▸ Page excerpt
## begin

Johannes Trithemius

1462-1516

Seeking shelter from a snowstorm, a young Trithemius found himself in Sponheim, a Benedictine Abbey near Bad Kreuznach, and he decided to stay. He was elected abbot within the year, and went about restoring and reforming Sponheim into a place of learning. As a child, his step-father admonished  against young Johannes’ education, forcing the boy to learn Greek, Latin and Hebrew in secret; as an abbot, Jojo acquired over 1500 books for the library, and wrote eloquent volumes of local history in Latin (although his value as a historian was compromised by his inclusion of decidedly false information; he invented characters, heroes to populate his otherwise historical landscapes).

## end

Spatial relationship records

## begin

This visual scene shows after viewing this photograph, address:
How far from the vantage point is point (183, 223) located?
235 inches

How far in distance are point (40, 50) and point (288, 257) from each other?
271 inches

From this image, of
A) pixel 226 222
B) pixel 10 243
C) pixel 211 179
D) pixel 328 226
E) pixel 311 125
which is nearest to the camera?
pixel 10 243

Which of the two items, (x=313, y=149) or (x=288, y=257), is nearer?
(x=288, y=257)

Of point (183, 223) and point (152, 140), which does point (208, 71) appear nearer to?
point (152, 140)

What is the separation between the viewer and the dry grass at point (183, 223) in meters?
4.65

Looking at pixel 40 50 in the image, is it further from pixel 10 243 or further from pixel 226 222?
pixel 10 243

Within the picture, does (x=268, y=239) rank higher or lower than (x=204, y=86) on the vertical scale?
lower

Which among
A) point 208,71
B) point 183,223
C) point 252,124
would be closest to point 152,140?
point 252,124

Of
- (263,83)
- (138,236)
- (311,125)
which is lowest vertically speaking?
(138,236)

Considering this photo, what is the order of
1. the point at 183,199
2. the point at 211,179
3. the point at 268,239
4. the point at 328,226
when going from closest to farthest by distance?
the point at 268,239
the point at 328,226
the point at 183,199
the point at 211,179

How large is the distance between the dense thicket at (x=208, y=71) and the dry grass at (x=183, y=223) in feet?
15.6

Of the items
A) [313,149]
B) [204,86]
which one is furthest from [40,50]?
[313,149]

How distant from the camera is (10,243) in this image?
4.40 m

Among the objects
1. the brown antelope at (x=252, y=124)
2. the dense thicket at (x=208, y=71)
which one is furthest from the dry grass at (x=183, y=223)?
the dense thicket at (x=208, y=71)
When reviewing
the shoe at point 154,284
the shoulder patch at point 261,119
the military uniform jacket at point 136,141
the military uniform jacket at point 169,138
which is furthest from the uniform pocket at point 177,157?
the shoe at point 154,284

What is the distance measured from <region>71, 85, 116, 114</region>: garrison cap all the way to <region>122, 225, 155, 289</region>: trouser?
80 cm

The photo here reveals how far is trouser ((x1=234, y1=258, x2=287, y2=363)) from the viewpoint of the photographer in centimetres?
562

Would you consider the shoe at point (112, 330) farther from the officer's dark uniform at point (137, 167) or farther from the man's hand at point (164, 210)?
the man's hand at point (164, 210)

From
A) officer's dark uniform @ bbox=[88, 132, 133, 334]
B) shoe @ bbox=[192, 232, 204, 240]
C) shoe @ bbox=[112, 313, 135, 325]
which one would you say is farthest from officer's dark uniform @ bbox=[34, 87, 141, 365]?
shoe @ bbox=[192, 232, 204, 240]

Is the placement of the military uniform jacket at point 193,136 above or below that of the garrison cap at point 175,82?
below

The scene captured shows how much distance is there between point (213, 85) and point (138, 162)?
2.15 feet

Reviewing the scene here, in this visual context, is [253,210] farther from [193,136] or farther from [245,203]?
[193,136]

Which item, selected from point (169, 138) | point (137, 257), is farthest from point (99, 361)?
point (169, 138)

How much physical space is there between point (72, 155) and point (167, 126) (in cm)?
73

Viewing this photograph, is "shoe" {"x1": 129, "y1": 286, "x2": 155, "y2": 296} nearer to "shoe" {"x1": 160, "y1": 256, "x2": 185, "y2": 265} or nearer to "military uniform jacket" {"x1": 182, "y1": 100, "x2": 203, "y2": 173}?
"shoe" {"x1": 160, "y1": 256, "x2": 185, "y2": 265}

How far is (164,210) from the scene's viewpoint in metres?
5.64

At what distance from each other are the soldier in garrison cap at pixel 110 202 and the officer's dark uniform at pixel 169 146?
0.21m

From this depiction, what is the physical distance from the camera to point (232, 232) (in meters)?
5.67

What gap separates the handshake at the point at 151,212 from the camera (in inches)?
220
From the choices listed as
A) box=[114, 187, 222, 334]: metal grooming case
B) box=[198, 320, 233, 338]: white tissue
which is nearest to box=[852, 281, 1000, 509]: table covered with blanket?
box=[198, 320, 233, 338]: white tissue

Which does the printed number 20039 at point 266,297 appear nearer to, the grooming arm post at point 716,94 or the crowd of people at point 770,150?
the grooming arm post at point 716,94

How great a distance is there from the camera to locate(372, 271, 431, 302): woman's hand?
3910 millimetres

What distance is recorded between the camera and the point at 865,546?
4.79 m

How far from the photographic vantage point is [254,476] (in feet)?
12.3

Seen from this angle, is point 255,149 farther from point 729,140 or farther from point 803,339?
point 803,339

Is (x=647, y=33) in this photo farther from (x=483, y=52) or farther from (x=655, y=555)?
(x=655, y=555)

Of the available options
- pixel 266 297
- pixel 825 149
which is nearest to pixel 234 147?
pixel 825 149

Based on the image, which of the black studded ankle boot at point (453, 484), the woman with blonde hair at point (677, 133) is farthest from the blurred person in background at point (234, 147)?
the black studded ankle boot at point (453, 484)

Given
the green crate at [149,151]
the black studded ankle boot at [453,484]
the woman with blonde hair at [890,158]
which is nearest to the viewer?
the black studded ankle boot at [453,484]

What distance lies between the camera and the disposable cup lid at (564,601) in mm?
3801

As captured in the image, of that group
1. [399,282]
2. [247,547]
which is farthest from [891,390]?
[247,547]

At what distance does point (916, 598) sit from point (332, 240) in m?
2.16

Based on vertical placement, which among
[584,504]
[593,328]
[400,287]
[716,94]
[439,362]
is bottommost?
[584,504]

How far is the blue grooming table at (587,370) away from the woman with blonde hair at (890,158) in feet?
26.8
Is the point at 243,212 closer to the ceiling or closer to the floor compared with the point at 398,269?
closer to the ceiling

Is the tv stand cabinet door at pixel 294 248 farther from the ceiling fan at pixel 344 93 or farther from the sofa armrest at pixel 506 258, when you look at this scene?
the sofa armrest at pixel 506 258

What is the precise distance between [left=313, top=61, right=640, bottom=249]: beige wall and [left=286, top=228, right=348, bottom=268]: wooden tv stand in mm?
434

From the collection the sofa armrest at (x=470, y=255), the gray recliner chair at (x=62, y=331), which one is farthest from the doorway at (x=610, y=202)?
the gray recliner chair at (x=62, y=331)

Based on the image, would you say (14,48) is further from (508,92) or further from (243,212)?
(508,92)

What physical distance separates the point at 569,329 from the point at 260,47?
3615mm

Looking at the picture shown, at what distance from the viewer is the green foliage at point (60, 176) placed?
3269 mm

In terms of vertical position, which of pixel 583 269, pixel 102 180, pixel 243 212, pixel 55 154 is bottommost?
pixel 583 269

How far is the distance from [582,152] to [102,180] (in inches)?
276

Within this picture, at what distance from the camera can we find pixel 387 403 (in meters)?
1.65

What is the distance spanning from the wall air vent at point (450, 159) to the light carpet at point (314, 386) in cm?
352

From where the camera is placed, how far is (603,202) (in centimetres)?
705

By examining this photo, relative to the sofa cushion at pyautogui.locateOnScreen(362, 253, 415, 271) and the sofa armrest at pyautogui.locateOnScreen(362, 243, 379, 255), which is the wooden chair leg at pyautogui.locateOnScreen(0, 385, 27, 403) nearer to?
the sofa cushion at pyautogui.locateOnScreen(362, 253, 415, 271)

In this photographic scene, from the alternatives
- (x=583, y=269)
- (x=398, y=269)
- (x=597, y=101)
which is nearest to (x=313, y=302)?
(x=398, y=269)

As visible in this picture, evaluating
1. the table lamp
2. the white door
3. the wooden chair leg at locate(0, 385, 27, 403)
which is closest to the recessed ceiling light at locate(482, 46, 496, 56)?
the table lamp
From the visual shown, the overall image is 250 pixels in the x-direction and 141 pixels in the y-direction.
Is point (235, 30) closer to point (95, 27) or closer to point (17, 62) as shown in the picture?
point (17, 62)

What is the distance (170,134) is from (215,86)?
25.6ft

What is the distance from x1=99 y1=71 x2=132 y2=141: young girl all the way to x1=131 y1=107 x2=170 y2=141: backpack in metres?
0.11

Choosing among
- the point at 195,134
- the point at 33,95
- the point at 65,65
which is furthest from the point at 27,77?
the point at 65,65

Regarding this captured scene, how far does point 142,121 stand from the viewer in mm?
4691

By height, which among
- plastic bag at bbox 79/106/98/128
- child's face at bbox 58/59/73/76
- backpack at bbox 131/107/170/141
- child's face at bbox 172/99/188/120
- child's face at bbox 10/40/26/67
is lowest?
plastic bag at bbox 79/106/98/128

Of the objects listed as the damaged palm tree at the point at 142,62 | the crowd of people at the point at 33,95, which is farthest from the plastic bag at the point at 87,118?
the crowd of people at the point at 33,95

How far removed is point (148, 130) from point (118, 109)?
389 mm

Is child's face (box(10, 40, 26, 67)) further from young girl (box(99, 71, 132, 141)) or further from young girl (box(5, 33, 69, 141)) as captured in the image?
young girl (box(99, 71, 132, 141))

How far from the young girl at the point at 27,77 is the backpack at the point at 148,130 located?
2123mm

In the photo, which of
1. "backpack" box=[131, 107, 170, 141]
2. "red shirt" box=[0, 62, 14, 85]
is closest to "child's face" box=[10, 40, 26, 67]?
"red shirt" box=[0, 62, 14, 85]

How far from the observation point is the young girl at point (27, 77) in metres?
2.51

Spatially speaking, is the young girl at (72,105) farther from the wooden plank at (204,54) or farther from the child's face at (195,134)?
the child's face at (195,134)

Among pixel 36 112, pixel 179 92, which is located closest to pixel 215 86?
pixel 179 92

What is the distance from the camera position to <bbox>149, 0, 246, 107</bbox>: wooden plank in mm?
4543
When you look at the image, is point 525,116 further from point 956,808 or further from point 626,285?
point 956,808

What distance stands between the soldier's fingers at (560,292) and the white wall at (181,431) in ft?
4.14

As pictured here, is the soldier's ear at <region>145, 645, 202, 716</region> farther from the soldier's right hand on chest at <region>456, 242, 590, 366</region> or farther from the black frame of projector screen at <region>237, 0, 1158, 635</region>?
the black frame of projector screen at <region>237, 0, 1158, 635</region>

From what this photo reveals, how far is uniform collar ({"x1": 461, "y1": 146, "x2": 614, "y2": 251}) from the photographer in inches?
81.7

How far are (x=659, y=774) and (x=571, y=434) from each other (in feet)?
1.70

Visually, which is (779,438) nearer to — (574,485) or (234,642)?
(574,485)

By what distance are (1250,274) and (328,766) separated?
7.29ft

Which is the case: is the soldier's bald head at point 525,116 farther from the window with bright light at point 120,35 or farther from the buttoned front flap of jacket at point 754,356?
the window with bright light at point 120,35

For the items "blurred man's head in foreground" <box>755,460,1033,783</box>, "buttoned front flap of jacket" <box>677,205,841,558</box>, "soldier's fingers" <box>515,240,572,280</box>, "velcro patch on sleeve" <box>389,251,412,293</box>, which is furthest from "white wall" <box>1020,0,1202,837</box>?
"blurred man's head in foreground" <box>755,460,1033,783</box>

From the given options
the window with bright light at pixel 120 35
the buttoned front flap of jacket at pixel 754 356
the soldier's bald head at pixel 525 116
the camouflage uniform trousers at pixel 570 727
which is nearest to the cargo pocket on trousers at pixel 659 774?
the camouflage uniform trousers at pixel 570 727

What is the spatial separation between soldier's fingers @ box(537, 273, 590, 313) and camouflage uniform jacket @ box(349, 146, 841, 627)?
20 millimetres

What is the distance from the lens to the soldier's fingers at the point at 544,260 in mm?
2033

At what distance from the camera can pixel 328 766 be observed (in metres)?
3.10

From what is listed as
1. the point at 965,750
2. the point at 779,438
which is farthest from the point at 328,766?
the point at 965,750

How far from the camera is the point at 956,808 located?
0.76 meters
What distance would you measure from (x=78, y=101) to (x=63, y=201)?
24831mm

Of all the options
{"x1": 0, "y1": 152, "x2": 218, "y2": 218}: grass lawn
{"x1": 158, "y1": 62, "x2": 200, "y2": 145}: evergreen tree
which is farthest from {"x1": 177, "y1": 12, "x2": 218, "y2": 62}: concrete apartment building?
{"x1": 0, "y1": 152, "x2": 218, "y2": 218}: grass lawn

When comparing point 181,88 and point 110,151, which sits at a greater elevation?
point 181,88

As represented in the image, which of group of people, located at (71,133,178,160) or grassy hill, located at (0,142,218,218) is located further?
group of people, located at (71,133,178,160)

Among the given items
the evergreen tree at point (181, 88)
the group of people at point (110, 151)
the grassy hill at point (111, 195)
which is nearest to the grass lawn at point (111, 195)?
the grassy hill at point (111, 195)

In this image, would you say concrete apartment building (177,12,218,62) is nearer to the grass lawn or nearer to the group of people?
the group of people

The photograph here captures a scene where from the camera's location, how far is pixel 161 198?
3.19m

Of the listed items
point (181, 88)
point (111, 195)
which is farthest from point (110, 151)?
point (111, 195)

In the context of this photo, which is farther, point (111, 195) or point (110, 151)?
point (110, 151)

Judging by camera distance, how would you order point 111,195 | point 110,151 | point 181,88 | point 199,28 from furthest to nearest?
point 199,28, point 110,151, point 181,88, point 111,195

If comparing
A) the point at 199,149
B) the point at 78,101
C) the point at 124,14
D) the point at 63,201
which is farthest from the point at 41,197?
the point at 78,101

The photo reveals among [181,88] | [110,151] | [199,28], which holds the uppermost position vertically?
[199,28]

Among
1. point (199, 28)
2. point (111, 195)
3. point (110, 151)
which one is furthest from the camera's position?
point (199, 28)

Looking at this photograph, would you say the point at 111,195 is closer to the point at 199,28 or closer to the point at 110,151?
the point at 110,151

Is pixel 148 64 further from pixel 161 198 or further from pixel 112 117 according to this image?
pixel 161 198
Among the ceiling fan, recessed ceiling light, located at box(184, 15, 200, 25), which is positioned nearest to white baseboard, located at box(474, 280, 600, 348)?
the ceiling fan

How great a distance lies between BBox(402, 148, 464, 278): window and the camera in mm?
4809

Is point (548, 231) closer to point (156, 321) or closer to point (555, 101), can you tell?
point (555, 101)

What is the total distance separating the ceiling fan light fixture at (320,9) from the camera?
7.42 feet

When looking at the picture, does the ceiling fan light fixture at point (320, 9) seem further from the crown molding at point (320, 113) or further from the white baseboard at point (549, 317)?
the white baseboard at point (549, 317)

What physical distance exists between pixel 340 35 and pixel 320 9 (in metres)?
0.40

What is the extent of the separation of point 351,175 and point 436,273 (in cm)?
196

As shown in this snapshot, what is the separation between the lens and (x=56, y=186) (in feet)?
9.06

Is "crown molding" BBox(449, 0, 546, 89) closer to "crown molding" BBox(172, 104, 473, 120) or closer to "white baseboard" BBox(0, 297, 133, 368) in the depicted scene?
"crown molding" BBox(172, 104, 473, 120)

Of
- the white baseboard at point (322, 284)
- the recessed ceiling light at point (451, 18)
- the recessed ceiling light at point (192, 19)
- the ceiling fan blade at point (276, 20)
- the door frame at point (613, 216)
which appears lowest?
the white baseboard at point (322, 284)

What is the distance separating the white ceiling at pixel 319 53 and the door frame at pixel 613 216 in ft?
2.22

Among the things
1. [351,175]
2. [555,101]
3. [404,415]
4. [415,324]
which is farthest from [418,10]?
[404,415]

## end

▸ Task set
• 1. Output the portion of the Trithemius biography that begins at the words "Johannes Trithemius" and stops after "otherwise historical landscapes).".
• 2. Count the lines in the records that contain the string "vantage", treating case as significant, and give only the number.
These records bear no relation to the Trithemius biography.

▸ Results for each task
• 1.
Johannes Trithemius

1462-1516

Seeking shelter from a snowstorm, a young Trithemius found himself in Sponheim, a Benedictine Abbey near Bad Kreuznach, and he decided to stay. He was elected abbot within the year, and went about restoring and reforming Sponheim into a place of learning. As a child, his step-father admonished  against young Johannes’ education, forcing the boy to learn Greek, Latin and Hebrew in secret; as an abbot, Jojo acquired over 1500 books for the library, and wrote eloquent volumes of local history in Latin (although his value as a historian was compromised by his inclusion of decidedly false information; he invented characters, heroes to populate his otherwise historical landscapes).

• 2. 2